* **Source extract**:

#####

That's what this post builds to solving at the end and in the next post - having a unit deletes the instance from a cluster before shutdown
SrslyJosh 3 years ago

Sadly, I think this would be child's play with SysV init.

SoftTalker 3 years ago

I fundamentally disagree with the idea that software should require or even expect a graceful shutdown. You can never stop the user from yanking the power cord out of the socket, which is what they will do if you force a bunch of housekeeping to happen before shutdown.

You have to deal with crash/power failure recovery anyway. So do your housekeeping on startup. Shutdown should be a quick and simple termination.

empthought 3 years ago

This is a weird take; most systems in data centers don’t have people walking from rack to rack yanking power cords, and most consumer systems don’t even have a power cord to yank.
- bravetraveler 3 years ago
  
  While I agree it's a bit of a weird take, for example -- there may be performance tradeoffs made in any given workload to make the disk consistent, inconsistently
  The 'most' there is doing some effort
  It is actually quite a common practice for those being audited for disaster recovery to do exactly that -- yank cables. More realistically, flip some switches
  We do it once a year, set aside a region and time... then test our processes
  It serves a few purposes, most importantly -- are our services fault tolerant, and can we bring them back?
  I think it's reasonable to trap the signals and make a best effort basis, knowing that PID 1 (or the environment) will eventually have to SIGKILL you -- ready or not
  Just because we can't save all of the state doesn't mean we shouldn't try
  - empthought 3 years ago
    
    Right, there are failure modes that have to be tested and accounted for, and one of them is the state being inconsistent after a shutdown.
    The previous poster seemed to advocate for not thinking of this as a failure mode at all but rather normal operation, which I just don’t see as true.

#####

* **The data**:
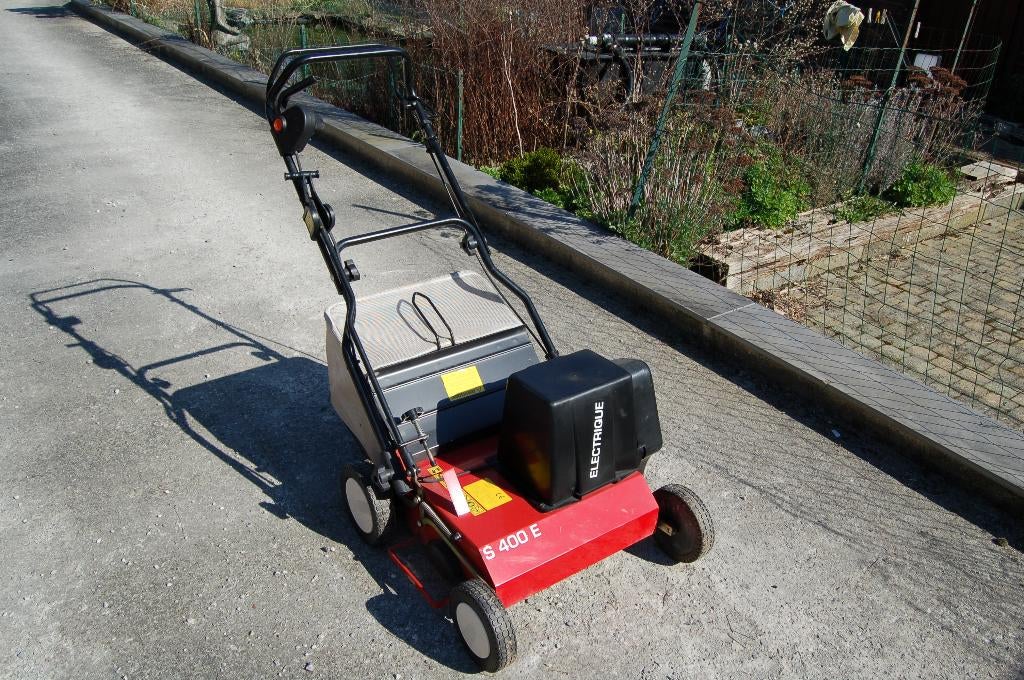 SCARIFICATEUR ELECTRIQUE ( secteur) silencieux et robuste, Enlèvement, Comme neuf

#####

* **Task instructions**: Write out, word for word, the passage of the shutdown thread above that starts with the words containing "Right, there are" and ends with "see as true.".

* **Answer box**:
Right, there are failure modes that have to be tested and accounted for, and one of them is the state being inconsistent after a shutdown.
    The previous poster seemed to advocate for not thinking of this as a failure mode at all but rather normal operation, which I just don’t see as true.